Keine Antwort. Neben mir war er nicht mehr. Ich drehte mich in alle Richtungen um, doch ich konnte ihn nirgendwo entdecken. So viel zu ›auf mich Acht geben‹. Deprimiert setzte ich mich an einen Tisch, so weit weg von den anderen Menschen, wie möglich. Ich sah mich etwas um und konnte überall nur aufgedrehte und auf eine schon nicht mehr natürliche Art fröhliche Jugendliche entdecken. Das war wirklich kein Ort für mich. Wahrscheinlich werde ich den ganzen Abend allein herumsitzen, dachte ich mir, so wie immer. Auf einmal glitt eine Bierflasche über den Tisch und blieb direkt vor meiner Nase stehen. Als ich einen Blick in die Richtung warf, aus der die Flasche gekommen war, sah ich den Skater, der mir bei Nico geholfen hatte. Er hatte ein blaues Auge und ein paar Schrammen im Gesicht, doch es schien ihm soweit noch ganz gut zu gehen.

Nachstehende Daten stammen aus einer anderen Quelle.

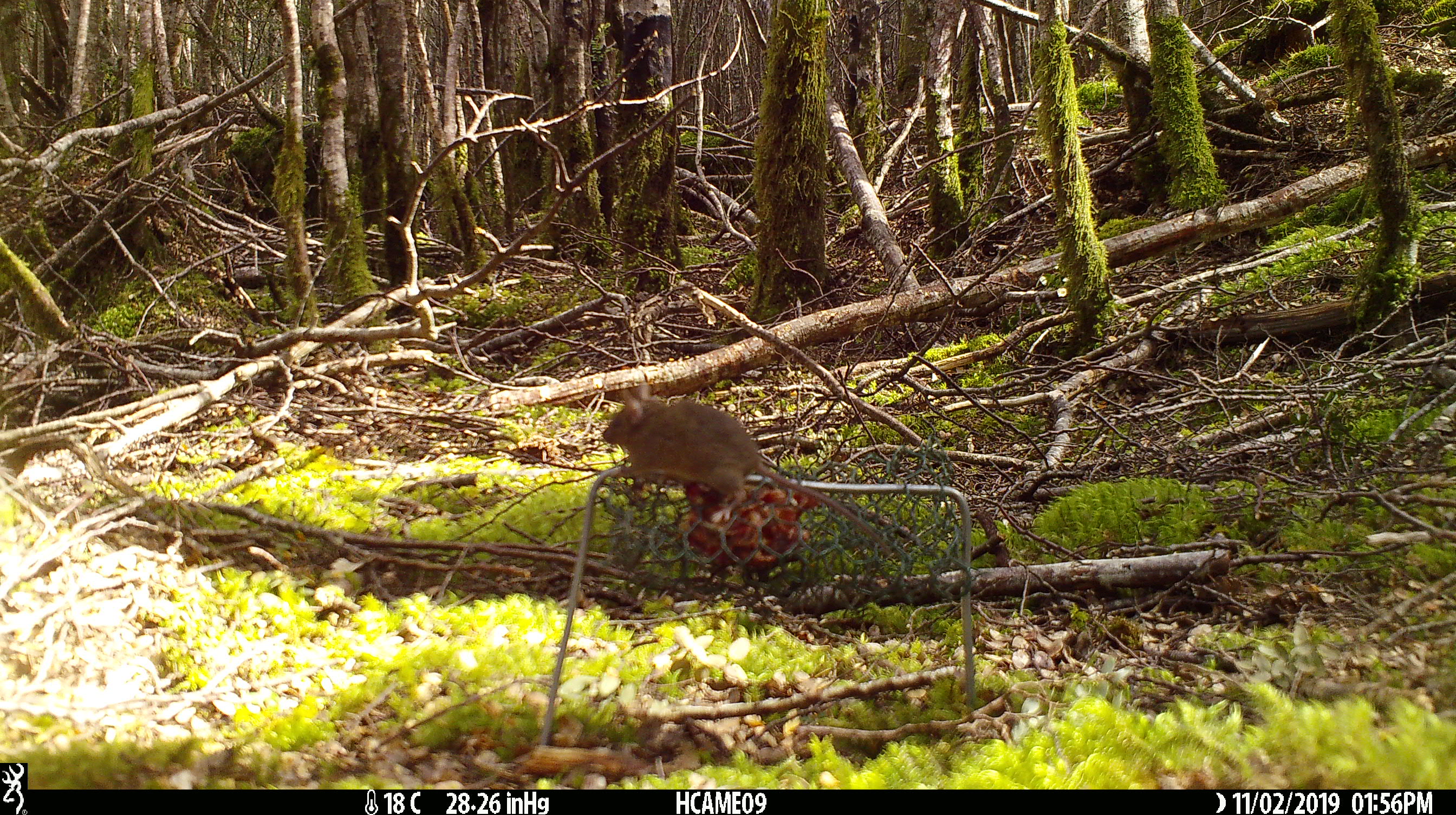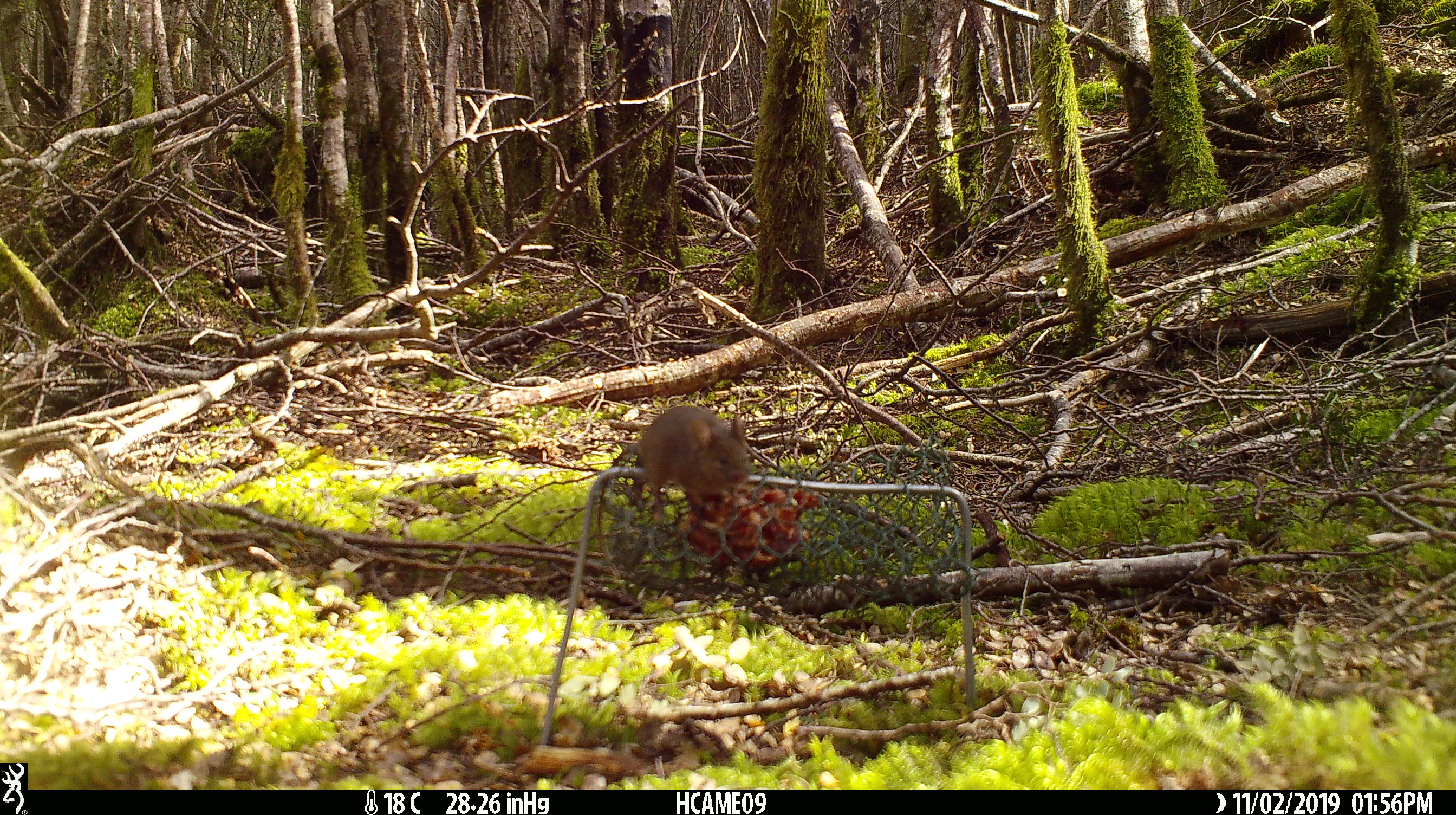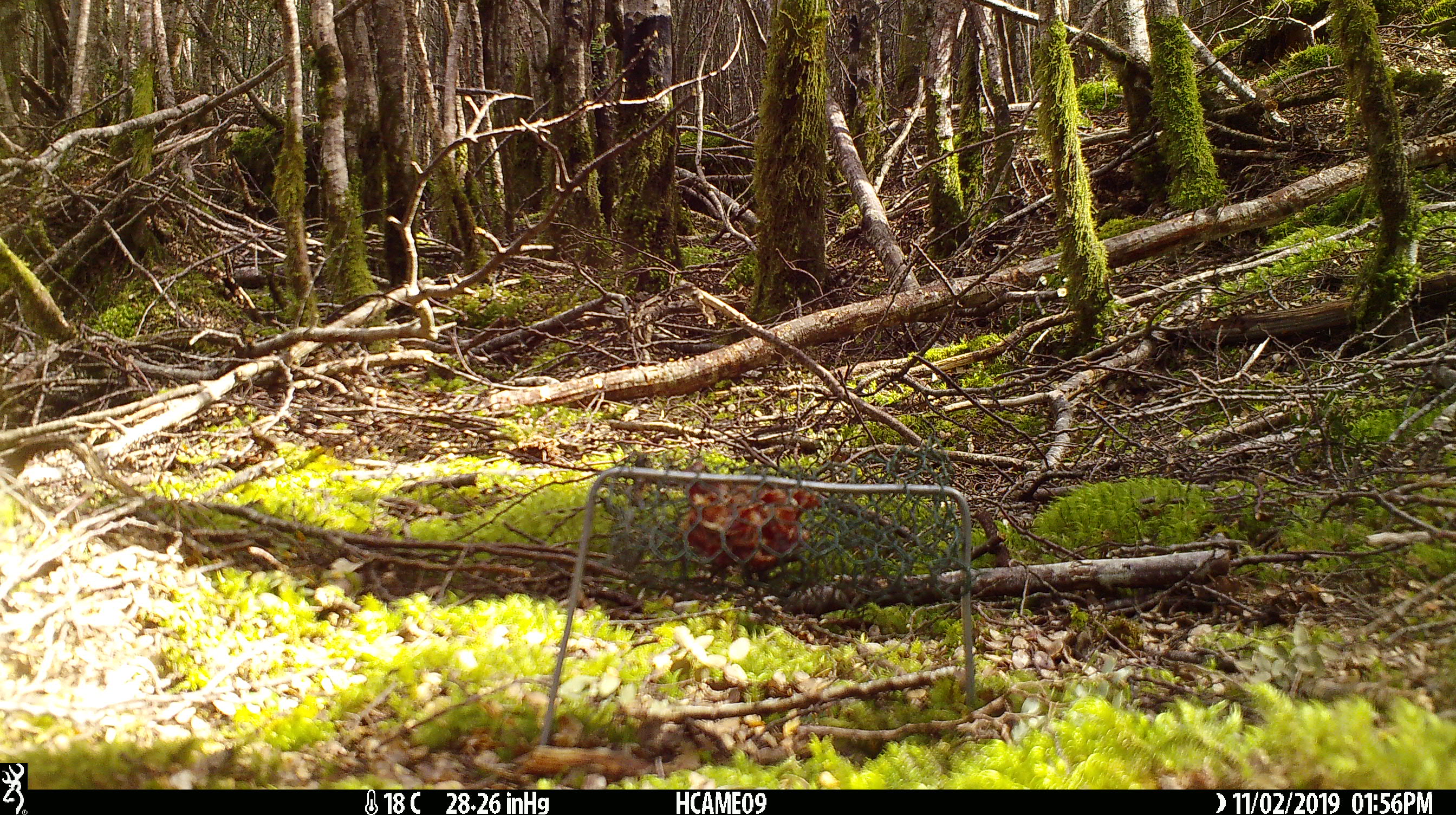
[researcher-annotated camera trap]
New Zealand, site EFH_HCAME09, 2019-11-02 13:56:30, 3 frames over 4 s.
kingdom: Animalia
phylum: Chordata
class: Mammalia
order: Rodentia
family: Muridae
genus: Mus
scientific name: Mus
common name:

Er setzte sich neben mich. »Das ist wohl nicht deine Welt, was?«

»Nein, absolut nicht«, stimmte ich ihm zu. »Und, ähm, danke... wegen Nico.«

Er winkte ab, als wäre es keine große Sache gewesen. »Ich bin übrigens Felix.«

»Tobias«, lächelte ich. Wenigstens einer, mit dem man sich normal unterhalten konnte.

Felix nahm einen Schluck von seiner Bierflasche. Nun gut, nach seinem ›kleinen Schluck‹ war etwa ein Drittel der Flasche leer. Fasziniert sah ich immer wieder zwischen der Flasche und Felix hin und her.

»Die Übung macht's«, lachte er.

Ich lachte unbehaglich zurück. Wahrscheinlich würde ich nach einem Drittel der Flasche schon auf Boden liegen. Oder auf dem Tisch tanzen. Wer weiß. So oder so, ich ließ das Getränk lieber in Ruhe.

»Ey, Schwuchtel!«, brüllte auf einmal jemand direkt in mein Ohr.

Ich unterdrückte einen Schrei und drehte mich um. Und schluckte auch einen weiteren Schrei des Entsetzens herunter. Hinter mir stand Aksel höchstpersönlich und grinste mich an. Gerade, als ich mich fragte, ob er vielleicht ein paar Gläser zu viel getrunken hatte, umschlungen seine Arme meinen Oberkörper und er drückte sich an mich. Mein Herzschlag legte sofort ein paar Takte zu und ich spürte, wie mir die Röte ins Gesicht stieg.

»Du wirst ja ganz warm...«, neckte Aksel mich, allerdings mit einem freudigen Unterton, als hätte er genau das geplant, und drückte seine Wange gegen meine.

Je mehr Mühe ich mir gab, nicht nervös zu sein, desto aufgeregter wurde ich. Aksels Nähe raubte mir jede Luft zum Atmen, und die Leute am Tisch, die uns beiden kritische Blicke zuwarfen, beruhigten mich nicht gerade.

»Lass mich los«, bat ich Aksel. In meiner Stimme schwang eine Spur von Verzweiflung mit.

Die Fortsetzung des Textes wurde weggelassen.